Stored data entries:

::::::::::

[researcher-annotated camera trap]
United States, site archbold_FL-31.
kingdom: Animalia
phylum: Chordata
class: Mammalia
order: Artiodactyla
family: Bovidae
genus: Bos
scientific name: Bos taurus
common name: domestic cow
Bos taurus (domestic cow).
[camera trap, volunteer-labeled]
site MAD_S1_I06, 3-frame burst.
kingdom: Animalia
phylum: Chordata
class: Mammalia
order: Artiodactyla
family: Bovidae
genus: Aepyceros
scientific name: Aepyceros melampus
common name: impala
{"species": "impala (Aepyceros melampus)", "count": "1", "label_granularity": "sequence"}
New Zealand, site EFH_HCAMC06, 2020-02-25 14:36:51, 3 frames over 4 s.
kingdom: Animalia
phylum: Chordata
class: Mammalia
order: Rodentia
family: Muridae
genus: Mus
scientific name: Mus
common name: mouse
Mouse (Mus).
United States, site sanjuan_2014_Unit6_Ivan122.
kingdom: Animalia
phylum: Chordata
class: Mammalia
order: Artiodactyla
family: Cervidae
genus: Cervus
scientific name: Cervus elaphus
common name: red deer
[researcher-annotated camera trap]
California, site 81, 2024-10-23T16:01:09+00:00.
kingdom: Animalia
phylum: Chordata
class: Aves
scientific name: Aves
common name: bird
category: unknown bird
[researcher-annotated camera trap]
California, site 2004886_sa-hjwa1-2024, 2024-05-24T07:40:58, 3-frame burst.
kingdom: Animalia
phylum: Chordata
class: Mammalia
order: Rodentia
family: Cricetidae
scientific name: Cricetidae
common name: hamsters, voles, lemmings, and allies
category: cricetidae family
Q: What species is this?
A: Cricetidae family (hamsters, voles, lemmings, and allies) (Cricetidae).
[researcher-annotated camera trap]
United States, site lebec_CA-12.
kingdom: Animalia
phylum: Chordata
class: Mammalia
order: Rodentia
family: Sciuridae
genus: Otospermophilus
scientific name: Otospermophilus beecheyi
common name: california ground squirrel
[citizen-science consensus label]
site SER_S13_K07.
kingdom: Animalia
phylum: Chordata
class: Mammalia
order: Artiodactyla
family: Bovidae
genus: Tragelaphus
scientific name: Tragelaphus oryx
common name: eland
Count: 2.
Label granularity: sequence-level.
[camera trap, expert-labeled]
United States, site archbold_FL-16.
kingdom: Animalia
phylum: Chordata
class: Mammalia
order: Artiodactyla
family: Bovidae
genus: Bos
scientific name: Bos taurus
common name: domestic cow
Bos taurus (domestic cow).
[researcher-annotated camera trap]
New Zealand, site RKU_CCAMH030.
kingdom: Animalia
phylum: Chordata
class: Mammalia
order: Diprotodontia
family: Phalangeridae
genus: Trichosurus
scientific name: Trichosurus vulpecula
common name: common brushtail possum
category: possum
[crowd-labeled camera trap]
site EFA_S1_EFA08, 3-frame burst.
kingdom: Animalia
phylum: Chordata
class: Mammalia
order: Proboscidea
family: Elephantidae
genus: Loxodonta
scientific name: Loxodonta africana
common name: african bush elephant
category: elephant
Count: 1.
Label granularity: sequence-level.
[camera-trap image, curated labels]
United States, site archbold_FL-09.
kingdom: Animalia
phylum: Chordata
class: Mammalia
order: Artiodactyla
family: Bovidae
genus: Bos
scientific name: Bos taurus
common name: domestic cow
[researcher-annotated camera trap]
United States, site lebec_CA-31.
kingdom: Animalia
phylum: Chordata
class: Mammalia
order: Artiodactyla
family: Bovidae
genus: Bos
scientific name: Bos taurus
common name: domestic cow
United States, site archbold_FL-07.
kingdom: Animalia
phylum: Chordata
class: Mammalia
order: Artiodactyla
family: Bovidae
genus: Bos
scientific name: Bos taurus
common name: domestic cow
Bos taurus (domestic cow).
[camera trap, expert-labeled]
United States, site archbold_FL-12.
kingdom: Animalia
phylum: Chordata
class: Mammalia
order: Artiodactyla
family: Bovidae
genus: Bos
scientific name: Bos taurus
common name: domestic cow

::::::::::

Please restate each record exactly as it reads.

[researcher-annotated camera trap]
United States, site archbold_FL-31.
kingdom: Animalia
phylum: Chordata
class: Mammalia
order: Artiodactyla
family: Bovidae
genus: Bos
scientific name: Bos taurus
common name: domestic cow
Bos taurus (domestic cow).
[camera trap, volunteer-labeled]
site MAD_S1_I06, 3-frame burst.
kingdom: Animalia
phylum: Chordata
class: Mammalia
order: Artiodactyla
family: Bovidae
genus: Aepyceros
scientific name: Aepyceros melampus
common name: impala
{"species": "impala (Aepyceros melampus)", "count": "1", "label_granularity": "sequence"}
New Zealand, site EFH_HCAMC06, 2020-02-25 14:36:51, 3 frames over 4 s.
kingdom: Animalia
phylum: Chordata
class: Mammalia
order: Rodentia
family: Muridae
genus: Mus
scientific name: Mus
common name: mouse
Mouse (Mus).
United States, site sanjuan_2014_Unit6_Ivan122.
kingdom: Animalia
phylum: Chordata
class: Mammalia
order: Artiodactyla
family: Cervidae
genus: Cervus
scientific name: Cervus elaphus
common name: red deer
[researcher-annotated camera trap]
California, site 81, 2024-10-23T16:01:09+00:00.
kingdom: Animalia
phylum: Chordata
class: Aves
scientific name: Aves
common name: bird
category: unknown bird
[researcher-annotated camera trap]
California, site 2004886_sa-hjwa1-2024, 2024-05-24T07:40:58, 3-frame burst.
kingdom: Animalia
phylum: Chordata
class: Mammalia
order: Rodentia
family: Cricetidae
scientific name: Cricetidae
common name: hamsters, voles, lemmings, and allies
category: cricetidae family
Q: What species is this?
A: Cricetidae family (hamsters, voles, lemmings, and allies) (Cricetidae).
[researcher-annotated camera trap]
United States, site lebec_CA-12.
kingdom: Animalia
phylum: Chordata
class: Mammalia
order: Rodentia
family: Sciuridae
genus: Otospermophilus
scientific name: Otospermophilus beecheyi
common name: california ground squirrel
[citizen-science consensus label]
site SER_S13_K07.
kingdom: Animalia
phylum: Chordata
class: Mammalia
order: Artiodactyla
family: Bovidae
genus: Tragelaphus
scientific name: Tragelaphus oryx
common name: eland
Count: 2.
Label granularity: sequence-level.
[camera trap, expert-labeled]
United States, site archbold_FL-16.
kingdom: Animalia
phylum: Chordata
class: Mammalia
order: Artiodactyla
family: Bovidae
genus: Bos
scientific name: Bos taurus
common name: domestic cow
Bos taurus (domestic cow).
[researcher-annotated camera trap]
New Zealand, site RKU_CCAMH030.
kingdom: Animalia
phylum: Chordata
class: Mammalia
order: Diprotodontia
family: Phalangeridae
genus: Trichosurus
scientific name: Trichosurus vulpecula
common name: common brushtail possum
category: possum
[crowd-labeled camera trap]
site EFA_S1_EFA08, 3-frame burst.
kingdom: Animalia
phylum: Chordata
class: Mammalia
order: Proboscidea
family: Elephantidae
genus: Loxodonta
scientific name: Loxodonta africana
common name: african bush elephant
category: elephant
Count: 1.
Label granularity: sequence-level.
[camera-trap image, curated labels]
United States, site archbold_FL-09.
kingdom: Animalia
phylum: Chordata
class: Mammalia
order: Artiodactyla
family: Bovidae
genus: Bos
scientific name: Bos taurus
common name: domestic cow
[researcher-annotated camera trap]
United States, site lebec_CA-31.
kingdom: Animalia
phylum: Chordata
class: Mammalia
order: Artiodactyla
family: Bovidae
genus: Bos
scientific name: Bos taurus
common name: domestic cow
United States, site archbold_FL-07.
kingdom: Animalia
phylum: Chordata
class: Mammalia
order: Artiodactyla
family: Bovidae
genus: Bos
scientific name: Bos taurus
common name: domestic cow
Bos taurus (domestic cow).
[camera trap, expert-labeled]
United States, site archbold_FL-12.
kingdom: Animalia
phylum: Chordata
class: Mammalia
order: Artiodactyla
family: Bovidae
genus: Bos
scientific name: Bos taurus
common name: domestic cow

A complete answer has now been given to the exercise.